Keywords

These keywords were added by machine and not by the authors. This process is experimental and the keywords may be updated as the learning algorithm improves.

1 Introduction

In recent decades, researchers have paid increasing attention to developing extended item response theory (IRT) models. These models were developed primarily because of the need to resolve the violation of the strong assumptions of IRT models, to more clearly reflect the nature of real-world testing scenarios, and to generate more accurate estimates of model parameters. One such extension is mixture IRT modeling (Kelderman and Macready 1990; Mislevy and Verhelst 1990; Rost 1990), which integrates an IRT or a Rasch model with latent class analysis (LCA) (Dayton 1999; McCutcheon 1987) to accommodate heterogeneity in examinee population.

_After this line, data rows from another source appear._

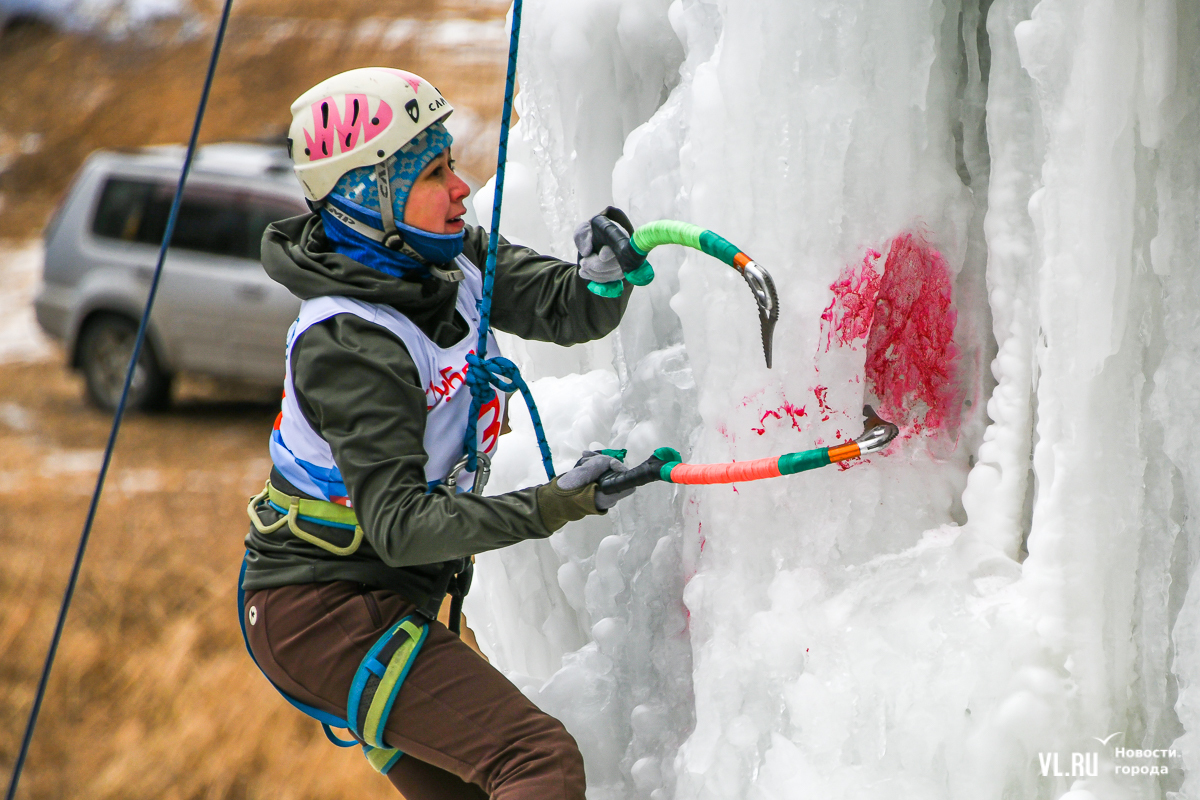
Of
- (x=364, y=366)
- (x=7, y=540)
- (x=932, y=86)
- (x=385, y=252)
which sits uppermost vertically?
(x=932, y=86)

In educational or psychological assessments, examinees/respondents may not be qualitatively homogeneous in terms of item response patterns. If examinees form a mixture of latent subgroups but a single latent population is assumed, the assumption of local independence in IRT models is violated. When such violations are not taken into account, the estimation of model parameters can be affected. For these reasons, the mixture modeling approach—which can identify the number of latent classes as well as describe multiple latent classes in the examinee population—has been progressively used in assessments (e.g., Cohen and Bolt 2005; De Ayala et al. 2002; Finch and Pierson 2011; Maij-de Meij et al. 2010; Mislevy and Verhelst 1990; Samuelsen 2005; Smith et al. 2012).

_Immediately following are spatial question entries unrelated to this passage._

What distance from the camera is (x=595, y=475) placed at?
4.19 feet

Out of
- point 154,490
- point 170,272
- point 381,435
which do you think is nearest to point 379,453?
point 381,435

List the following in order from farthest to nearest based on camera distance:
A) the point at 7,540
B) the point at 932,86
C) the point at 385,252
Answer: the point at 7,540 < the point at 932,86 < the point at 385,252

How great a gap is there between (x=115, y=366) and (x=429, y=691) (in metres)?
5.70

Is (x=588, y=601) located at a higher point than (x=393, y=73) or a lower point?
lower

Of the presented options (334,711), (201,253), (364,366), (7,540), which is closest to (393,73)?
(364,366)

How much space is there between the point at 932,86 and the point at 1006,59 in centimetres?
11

In the framework of mixture IRT modeling, the most frequently used mixture model is the mixture Rasch model (MRM) (Rost 1990). The MRM combines the Rasch measurement model (Rasch 1960) and LCA, allowing for multiple latent populations. For example, two examinees who have identical ability levels but belong to qualitatively heterogeneous subgroups are allowed to perform differentially on items (i.e., different item difficulties). The unconditional probability of a response vector can be expressed as

$$ \mathrm{P}\ \left(\mathrm{x}\Big|\theta \right)={\displaystyle {\sum}_{\mathrm{c}=1}^{\mathrm{C}}{\pi}_{\mathrm{c}}}\mathrm{P}\left(\mathrm{x}\Big|\theta, \mathrm{c}\right), $$
(1)

and the conditional probability of success given the latent class membership and model parameters for a specific latent class in the MRM is

$$ \mathrm{P}\left(\mathrm{x}=1\Big|{\theta}_{\mathrm{c}},\mathrm{c}\right)=\frac{ \exp \left({\theta}_{\mathrm{jc}}-{\beta}_{\mathrm{ic}}\right)}{1+ \exp \left({\theta}_{\mathrm{jc}}-{\beta}_{\mathrm{ic}}\right)}, $$
(2)

where x = (x1,…, xI) represents the response vector, πc is the mixing proportion with a constraint ∑ π c  = 1, β ic is the difficulty for item i conditional on latent class c (c = 1,…,C), and θ jc denotes the ability parameter for an examinee j in latent class c. For each latent class, the Rasch model is assumed. Both item and ability parameters are conditional on a discrete latent class. For scale identification, item difficulties within a class are usually constrained with ∑  I i β ic  = 0 (Rost 1990). If a one-class solution is suggested for the data, the MRM is reduced into the Rasch model.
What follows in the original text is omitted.